[文章抜粋]
/---

具体的にあげられるのはなんだろう。大腸菌・乳酸菌・肺炎双球菌・亜硝酸菌・硝酸菌など菌がつくものは、原核生物である。ただ、例外はつきものである。
菌がつくもので、原核生物ではなく、真核生物のものも存在する。それは、酵母菌・コウジ菌・細胞性粘菌などがあげられる。基本的には、酵母菌だけ押さえておきたい。コウジ菌や細胞性粘菌は、看護系で出題されたことはあまりないが、中央大学や北里大学の獣医学部で出題されたことがある。
基本的には、酵母菌だけでとりあえず大丈夫である。「生物」の勉強をしている場合は、「系統・分類」という単元で菌界に関して学習するとより正確な知識を身に着けることができるが、今回は酵母菌は例外として把握しておこう。
問86の問題では、コレラ菌・納豆菌・大腸菌・酵母菌はすべて菌がつくが、酵母菌だけが例外のことを知っておけば解けた問題である。また、シアノバクテリアも原核生物である。
問87:③
誤った選択肢を答える問題である。③に関して、真核生物も原核生物もDNAをもっている。

\---

[課題 A] 次の(i)〜(iii)が上の文章の内容と合っているかどうかを、それぞれ「はい」か「いいえ」で答え、判断の根拠となる文章中の語句をそのまま引用しなさい。(i) 大腸菌は原核生物である。(ii) 酵母菌は原核生物である。(iii) シアノバクテリアは真核生物である。
[課題 B] 上の文章では、問87はどのような問題だと説明されているか答えなさい。
[課題 C] 上の文章のうち、「菌がつくもので、原核生物では」で始まり「は例外として把握しておこう。」で終わる部分を、そのまま書き写しなさい。
以下の項目は使わなくてよい。

[表示データ]
/---

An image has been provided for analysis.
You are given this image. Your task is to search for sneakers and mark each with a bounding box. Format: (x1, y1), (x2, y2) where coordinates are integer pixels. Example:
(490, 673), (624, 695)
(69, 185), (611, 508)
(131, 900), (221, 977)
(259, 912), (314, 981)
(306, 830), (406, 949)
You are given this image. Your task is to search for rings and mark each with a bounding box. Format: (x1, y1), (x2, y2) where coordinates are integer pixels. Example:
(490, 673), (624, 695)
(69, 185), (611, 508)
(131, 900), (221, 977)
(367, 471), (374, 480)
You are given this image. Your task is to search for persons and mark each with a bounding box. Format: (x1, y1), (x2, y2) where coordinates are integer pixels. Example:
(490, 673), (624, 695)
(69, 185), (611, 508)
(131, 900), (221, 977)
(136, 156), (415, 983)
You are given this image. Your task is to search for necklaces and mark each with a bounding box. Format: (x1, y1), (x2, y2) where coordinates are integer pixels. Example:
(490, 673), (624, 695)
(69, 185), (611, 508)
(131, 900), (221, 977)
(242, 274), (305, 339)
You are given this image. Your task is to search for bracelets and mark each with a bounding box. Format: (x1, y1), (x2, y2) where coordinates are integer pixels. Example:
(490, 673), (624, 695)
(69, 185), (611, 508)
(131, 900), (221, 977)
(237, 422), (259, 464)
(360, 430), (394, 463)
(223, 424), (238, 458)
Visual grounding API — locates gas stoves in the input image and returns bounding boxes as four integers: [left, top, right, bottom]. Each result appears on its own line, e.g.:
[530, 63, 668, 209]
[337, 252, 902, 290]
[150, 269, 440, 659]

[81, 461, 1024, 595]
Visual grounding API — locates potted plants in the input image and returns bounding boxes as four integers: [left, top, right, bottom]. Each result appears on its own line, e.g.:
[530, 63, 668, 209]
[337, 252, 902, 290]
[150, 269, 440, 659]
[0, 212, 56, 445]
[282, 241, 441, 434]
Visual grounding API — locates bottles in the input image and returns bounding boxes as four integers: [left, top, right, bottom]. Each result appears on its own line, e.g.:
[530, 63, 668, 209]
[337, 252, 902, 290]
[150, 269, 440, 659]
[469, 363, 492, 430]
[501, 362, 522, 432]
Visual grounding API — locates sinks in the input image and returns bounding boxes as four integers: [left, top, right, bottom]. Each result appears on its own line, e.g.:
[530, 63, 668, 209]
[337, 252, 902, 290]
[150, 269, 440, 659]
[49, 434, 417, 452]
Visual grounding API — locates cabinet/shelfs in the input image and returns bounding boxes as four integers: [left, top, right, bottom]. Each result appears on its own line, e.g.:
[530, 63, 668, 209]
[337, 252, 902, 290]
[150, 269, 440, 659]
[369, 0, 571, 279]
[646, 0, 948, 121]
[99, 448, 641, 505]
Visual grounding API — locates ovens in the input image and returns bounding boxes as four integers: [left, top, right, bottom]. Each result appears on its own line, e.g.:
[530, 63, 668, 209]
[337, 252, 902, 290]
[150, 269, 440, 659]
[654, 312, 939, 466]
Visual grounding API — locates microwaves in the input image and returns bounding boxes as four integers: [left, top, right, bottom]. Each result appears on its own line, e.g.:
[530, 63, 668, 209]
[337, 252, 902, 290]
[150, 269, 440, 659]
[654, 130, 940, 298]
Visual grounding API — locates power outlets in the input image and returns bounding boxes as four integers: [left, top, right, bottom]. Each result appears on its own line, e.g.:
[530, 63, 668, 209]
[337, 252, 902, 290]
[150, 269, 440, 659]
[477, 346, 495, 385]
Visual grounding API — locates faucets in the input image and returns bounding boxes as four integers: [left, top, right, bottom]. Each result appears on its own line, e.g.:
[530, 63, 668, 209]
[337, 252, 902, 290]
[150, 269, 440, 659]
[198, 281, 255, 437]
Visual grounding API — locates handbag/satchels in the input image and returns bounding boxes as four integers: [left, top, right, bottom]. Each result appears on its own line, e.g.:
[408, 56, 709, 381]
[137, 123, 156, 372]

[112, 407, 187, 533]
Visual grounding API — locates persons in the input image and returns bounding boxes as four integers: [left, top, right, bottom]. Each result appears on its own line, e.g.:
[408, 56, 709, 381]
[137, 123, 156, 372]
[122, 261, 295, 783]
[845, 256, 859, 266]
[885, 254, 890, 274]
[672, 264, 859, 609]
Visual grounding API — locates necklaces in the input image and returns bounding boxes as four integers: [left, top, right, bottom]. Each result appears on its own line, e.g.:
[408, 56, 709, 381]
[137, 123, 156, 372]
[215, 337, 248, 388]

\---

[解答欄 A]
(i) はい：「大腸菌・乳酸菌・肺炎双球菌・亜硝酸菌・硝酸菌など菌がつくものは、原核生物である」
(ii) いいえ：「菌がつくもので、原核生物ではなく、真核生物のものも存在する。それは、酵母菌・コウジ菌・細胞性粘菌などがあげられる」
(iii) いいえ：「シアノバクテリアも原核生物である」

[解答欄 B] 誤った選択肢を答える問題。

[解答欄 C]
菌がつくもので、原核生物ではなく、真核生物のものも存在する。それは、酵母菌・コウジ菌・細胞性粘菌などがあげられる。基本的には、酵母菌だけ押さえておきたい。コウジ菌や細胞性粘菌は、看護系で出題されたことはあまりないが、中央大学や北里大学の獣医学部で出題されたことがある。
基本的には、酵母菌だけでとりあえず大丈夫である。「生物」の勉強をしている場合は、「系統・分類」という単元で菌界に関して学習するとより正確な知識を身に着けることができるが、今回は酵母菌は例外として把握しておこう。